I pay into a Company AVC scheme and I'm in the %20 tax bracket. Am i much better off putting €7500 from my SSIA account into this AVC scheme rather than €7500 of my earnings into my AVC scheme ?
 
Contributions from income qualify for 20% tax relief, 4% PRSI relief and 2%. So each €1 contribution costs you €0.74. Transfers from your SSIA up to the €7.5K limit attract a €1 for €3 top-up so each €1 effectively costs you €0.67. So it would seem to make sense to avail of the SSIA to pension transfer if possible.
 
Thanks Clubman.
From www.revenue.ie
The incentive has two features.
Firstly: for every €3 of SSIA proceeds reinvested by an eligible SSIA holder in a pension product, the Exchequer will contribute €1 by way of a tax credit. This tax credit cannot exceed €2,500.
Secondly: the Exchequer will contribute an additional tax credit to the pension product. This additional tax credit will be a percentage of the tax deducted from the SSIA on maturity. If the SSIA holder reinvests all (100%) of hisher SSlA proceeds then the additional credit will be all (100%) of the tax so deducted. If he/she reinvests one half (50%) of the SSIA proceeds in a pension product then the additional tax credit will be one half (50%) of the tax so deducted - and so on.
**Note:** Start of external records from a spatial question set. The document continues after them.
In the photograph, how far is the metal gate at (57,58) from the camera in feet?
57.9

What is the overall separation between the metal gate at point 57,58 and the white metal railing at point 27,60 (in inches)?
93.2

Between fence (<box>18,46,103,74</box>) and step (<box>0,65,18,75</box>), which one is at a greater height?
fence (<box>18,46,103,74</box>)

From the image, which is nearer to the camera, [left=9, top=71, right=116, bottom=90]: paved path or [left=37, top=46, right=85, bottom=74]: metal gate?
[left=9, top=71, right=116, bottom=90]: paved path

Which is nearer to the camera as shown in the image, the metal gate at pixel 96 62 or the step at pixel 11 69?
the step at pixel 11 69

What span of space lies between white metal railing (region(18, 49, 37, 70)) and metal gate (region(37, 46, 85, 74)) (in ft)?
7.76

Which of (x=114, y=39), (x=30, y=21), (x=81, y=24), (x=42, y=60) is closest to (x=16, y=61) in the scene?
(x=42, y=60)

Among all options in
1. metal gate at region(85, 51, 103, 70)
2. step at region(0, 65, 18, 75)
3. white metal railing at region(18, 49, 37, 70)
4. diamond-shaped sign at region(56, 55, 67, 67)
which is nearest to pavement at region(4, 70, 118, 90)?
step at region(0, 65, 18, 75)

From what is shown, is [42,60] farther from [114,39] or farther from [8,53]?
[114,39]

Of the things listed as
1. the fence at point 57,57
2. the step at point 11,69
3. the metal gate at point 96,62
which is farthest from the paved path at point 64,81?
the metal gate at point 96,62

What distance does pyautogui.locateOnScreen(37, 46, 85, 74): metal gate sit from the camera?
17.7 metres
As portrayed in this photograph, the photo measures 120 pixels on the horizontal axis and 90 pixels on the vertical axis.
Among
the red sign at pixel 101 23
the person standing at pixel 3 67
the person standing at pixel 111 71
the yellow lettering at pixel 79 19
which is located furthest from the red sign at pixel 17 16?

Can you explain this second section in laymans terms ?
 
Secondly: the Exchequer will contribute an additional tax credit to the pension product. This additional tax credit will be a percentage of the tax deducted from the SSIA on maturity. If the SSIA holder reinvests all (100%) of hisher SSlA proceeds then the additional credit will be all (100%) of the tax so deducted. If he/she reinvests one half (50%) of the SSIA proceeds in a pension product then the additional tax credit will be one half (50%) of the tax so deducted - and so on.

When your SSIA matures, you will pay exit tax of 23% (if an equity based SSIA) on any capital gain on the total contributions.

For example: You have contributed €100 per month. You have got a €25 bonus each month. The total contributions to the fund are 60x€125=€7,500.

On maturity, the value of the fund is €8,000, so the capital gain is €500, and tax payable is €115.

Presumably, if you invest the €8,000 in a pension, you receive a tax credit of €115 (therefore tax paid is nil), if you invest €4,000, the tax credit is €57.50 (therefore tax paid is €57.50) etc.
 
Thanks CCOVICH

I also found this in todays Sunday Business Post

[broken link removed]
 
This scheme is a good idea, but restricting it to SSIA holders is a terrible idea. For example, anyone who was strapped for funds 5 years ago and couldn't afford to take out an SSIA, but is just getting their head above water now should be really encouraged to participate in this scheme. But they will be barred from participating at present.
 
If you put €10,000 of your own money into a pension fund you can get 26% tax & prsi relief costing you a net of €7,400. To get €10,000 into your pension fund through the government scheme it will cost you a net of €7,500. Am I missing some benefit from the governments incentive scheme here to actually call it a benefit ?
 
willows said:
If you put €10,000 of your own money into a pension fund you can get 26% tax & prsi relief costing you a net of €7,400. To get €10,000 into your pension fund through the government scheme it will cost you a net of €7,500. Am I missing some benefit from the governments incentive scheme here to actually call it a benefit ?

Well theres also the refund of the exit tax - though since this is only on the investment growth it may not be a huge figure.